Le cyclone laisse encore des traces sur la route reliant Antananarivo et Toamasina. Les éboulements et les arbres coupés sont très fréquents.

La plaie laissée par le cyclone Giovanna et les pluies diluviennes de ces derniers jours sont encore vives sur la Route nationale 2, reliant Antananarivo et Toamasina. Au moins une quinzaine d’éboulements assez importants sont recensés sur les 360 kilomètres. Le plus grave a été celui qui a eu lieu au niveau d’Analila, à près de 71 kilomètres de la capitale du Betsimisaraka qui a provoqué la coupure du trafic dans la nuit de mercredi à jeudi. Mais dans toutes les zones montagneuses qui jalonnent cet axe, des pans de talus voire de montagne se sont écroulés sur la chaussée, rendant la circulation extrêmement dangereuse. 

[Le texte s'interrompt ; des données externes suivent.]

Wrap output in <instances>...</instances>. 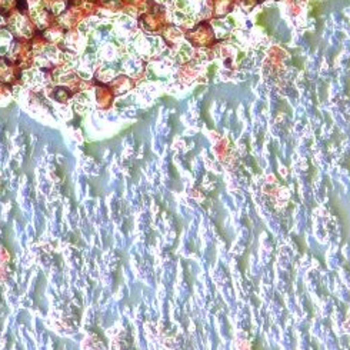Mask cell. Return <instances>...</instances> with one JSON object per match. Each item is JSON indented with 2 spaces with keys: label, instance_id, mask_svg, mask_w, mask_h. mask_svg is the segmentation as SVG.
Returning a JSON list of instances; mask_svg holds the SVG:
<instances>
[{
  "label": "cell",
  "instance_id": "1",
  "mask_svg": "<svg viewBox=\"0 0 350 350\" xmlns=\"http://www.w3.org/2000/svg\"><path fill=\"white\" fill-rule=\"evenodd\" d=\"M62 9H63V4H62V3H59V4H54V6H53V10H54L56 13H57L59 10H62Z\"/></svg>",
  "mask_w": 350,
  "mask_h": 350
}]
</instances>
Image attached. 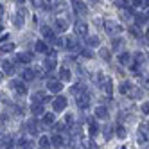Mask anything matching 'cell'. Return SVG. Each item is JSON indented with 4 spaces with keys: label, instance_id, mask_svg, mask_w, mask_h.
Instances as JSON below:
<instances>
[{
    "label": "cell",
    "instance_id": "cell-37",
    "mask_svg": "<svg viewBox=\"0 0 149 149\" xmlns=\"http://www.w3.org/2000/svg\"><path fill=\"white\" fill-rule=\"evenodd\" d=\"M126 127L124 126H119V127H117V136H119V138H126Z\"/></svg>",
    "mask_w": 149,
    "mask_h": 149
},
{
    "label": "cell",
    "instance_id": "cell-10",
    "mask_svg": "<svg viewBox=\"0 0 149 149\" xmlns=\"http://www.w3.org/2000/svg\"><path fill=\"white\" fill-rule=\"evenodd\" d=\"M31 111H33V115H34V117H38V115H43V113H45L43 102H33V104H31Z\"/></svg>",
    "mask_w": 149,
    "mask_h": 149
},
{
    "label": "cell",
    "instance_id": "cell-44",
    "mask_svg": "<svg viewBox=\"0 0 149 149\" xmlns=\"http://www.w3.org/2000/svg\"><path fill=\"white\" fill-rule=\"evenodd\" d=\"M65 130V124H54V131H61Z\"/></svg>",
    "mask_w": 149,
    "mask_h": 149
},
{
    "label": "cell",
    "instance_id": "cell-47",
    "mask_svg": "<svg viewBox=\"0 0 149 149\" xmlns=\"http://www.w3.org/2000/svg\"><path fill=\"white\" fill-rule=\"evenodd\" d=\"M7 38H9V36H7V34H4V36H0V43H2V41H6V40H7Z\"/></svg>",
    "mask_w": 149,
    "mask_h": 149
},
{
    "label": "cell",
    "instance_id": "cell-8",
    "mask_svg": "<svg viewBox=\"0 0 149 149\" xmlns=\"http://www.w3.org/2000/svg\"><path fill=\"white\" fill-rule=\"evenodd\" d=\"M2 70H4V74H7V76H13L15 74V63L11 59H4L2 61Z\"/></svg>",
    "mask_w": 149,
    "mask_h": 149
},
{
    "label": "cell",
    "instance_id": "cell-4",
    "mask_svg": "<svg viewBox=\"0 0 149 149\" xmlns=\"http://www.w3.org/2000/svg\"><path fill=\"white\" fill-rule=\"evenodd\" d=\"M9 86H11L16 93H20V95H24V93H27V86H25V83H22V81H18V79H13L11 83H9Z\"/></svg>",
    "mask_w": 149,
    "mask_h": 149
},
{
    "label": "cell",
    "instance_id": "cell-2",
    "mask_svg": "<svg viewBox=\"0 0 149 149\" xmlns=\"http://www.w3.org/2000/svg\"><path fill=\"white\" fill-rule=\"evenodd\" d=\"M90 99H92V95H90V92L88 90H84L79 97H77V106L81 110H86L88 106H90Z\"/></svg>",
    "mask_w": 149,
    "mask_h": 149
},
{
    "label": "cell",
    "instance_id": "cell-3",
    "mask_svg": "<svg viewBox=\"0 0 149 149\" xmlns=\"http://www.w3.org/2000/svg\"><path fill=\"white\" fill-rule=\"evenodd\" d=\"M67 106H68V101H67V97H63V95L56 97L54 102H52V108H54V111H58V113H61Z\"/></svg>",
    "mask_w": 149,
    "mask_h": 149
},
{
    "label": "cell",
    "instance_id": "cell-22",
    "mask_svg": "<svg viewBox=\"0 0 149 149\" xmlns=\"http://www.w3.org/2000/svg\"><path fill=\"white\" fill-rule=\"evenodd\" d=\"M56 29L58 31H67L68 29V22L63 18H56Z\"/></svg>",
    "mask_w": 149,
    "mask_h": 149
},
{
    "label": "cell",
    "instance_id": "cell-27",
    "mask_svg": "<svg viewBox=\"0 0 149 149\" xmlns=\"http://www.w3.org/2000/svg\"><path fill=\"white\" fill-rule=\"evenodd\" d=\"M86 45L92 49V47H97L99 45V38L97 36H86Z\"/></svg>",
    "mask_w": 149,
    "mask_h": 149
},
{
    "label": "cell",
    "instance_id": "cell-32",
    "mask_svg": "<svg viewBox=\"0 0 149 149\" xmlns=\"http://www.w3.org/2000/svg\"><path fill=\"white\" fill-rule=\"evenodd\" d=\"M115 4L119 7H130V6H133V0H117Z\"/></svg>",
    "mask_w": 149,
    "mask_h": 149
},
{
    "label": "cell",
    "instance_id": "cell-1",
    "mask_svg": "<svg viewBox=\"0 0 149 149\" xmlns=\"http://www.w3.org/2000/svg\"><path fill=\"white\" fill-rule=\"evenodd\" d=\"M104 31H106L110 36H117V34L122 33V27H120V24H117V22L106 20V22H104Z\"/></svg>",
    "mask_w": 149,
    "mask_h": 149
},
{
    "label": "cell",
    "instance_id": "cell-51",
    "mask_svg": "<svg viewBox=\"0 0 149 149\" xmlns=\"http://www.w3.org/2000/svg\"><path fill=\"white\" fill-rule=\"evenodd\" d=\"M146 36H147V38H149V29H147V31H146Z\"/></svg>",
    "mask_w": 149,
    "mask_h": 149
},
{
    "label": "cell",
    "instance_id": "cell-24",
    "mask_svg": "<svg viewBox=\"0 0 149 149\" xmlns=\"http://www.w3.org/2000/svg\"><path fill=\"white\" fill-rule=\"evenodd\" d=\"M22 79H24V81H33V79H34V70L25 68V70L22 72Z\"/></svg>",
    "mask_w": 149,
    "mask_h": 149
},
{
    "label": "cell",
    "instance_id": "cell-30",
    "mask_svg": "<svg viewBox=\"0 0 149 149\" xmlns=\"http://www.w3.org/2000/svg\"><path fill=\"white\" fill-rule=\"evenodd\" d=\"M0 147H13V138H11V136H4Z\"/></svg>",
    "mask_w": 149,
    "mask_h": 149
},
{
    "label": "cell",
    "instance_id": "cell-20",
    "mask_svg": "<svg viewBox=\"0 0 149 149\" xmlns=\"http://www.w3.org/2000/svg\"><path fill=\"white\" fill-rule=\"evenodd\" d=\"M33 102H47L45 92H36V93L33 95Z\"/></svg>",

« À plusieurs endroits, des énormes éboulements surgissent au détour d’un tournant bloquant souvent presque la moitié de la route. La prudence est recommandée aux conducteurs pour éviter les accidents », témoigne Mamonjy Ran­driambao, un usager fréquent de cet axe. 
Trafic perturbé
La situation est donc aujourd’hui plus que précaire sur cet axe. Le retour des intempéries aggravera certainement la situation et pourrait provoquer à nouveau une coupure du trafic. Après l’expérience de la semaine dernière avec 
l’éboulement survenu à Analila, le débat est aujourd’hui lancé sur le mode, la réactivité des autorités pour dégager la voie, vu que cet axe constitue un poumon économique du pays. La procédure impose que les travaux même d’urgence soient attribués à des sociétés privées. Ce qui pourrait retarder de plusieurs heures le dégagement, notamment si le lieu de l’éboulement se trouve éloigné des grandes villes. 
« Je pense qu’il faudrait envisager que les antennes des travaux publics dans des endroits stratégiques comme Toamasina disposent d’engins pour effectuer les travaux, notamment de prévention », soutient un ingénieur des travaux publics. 
Outre les éboulements, Giovanna a complètement ravagé la forêt sur cette route. Le paysage au bord de la route qui a été jalonné par des arbres auparavant est devenu méconnaissable. Les branches tombées à terre dominent aujourd’hui à plusieurs endroits, notamment au niveau de Beforona, d’Anevoka et d’Andasibe et entre Rano­mafana et Ambodi­boanara.
Beaucoup de villes, villages et même des hameaux sont encore sinistrés, et les habitants vivent toujours dans des tentes de fortune. Les maisons sont sans toits et beaucoup d’habitations ne seront sans doute plus jamais réparées. À Brickaville, l’électricité de la Jirama n’était toujours pas revenue à la fin de la semaine dernière, à presque un mois du passage du cyclone. Les dépanneurs sont à pied d’œuvre mais l’importance des dégâts rend difficile le rétablissement du courant. En attendant, les activités économiques tournent au ralenti à Brickaville.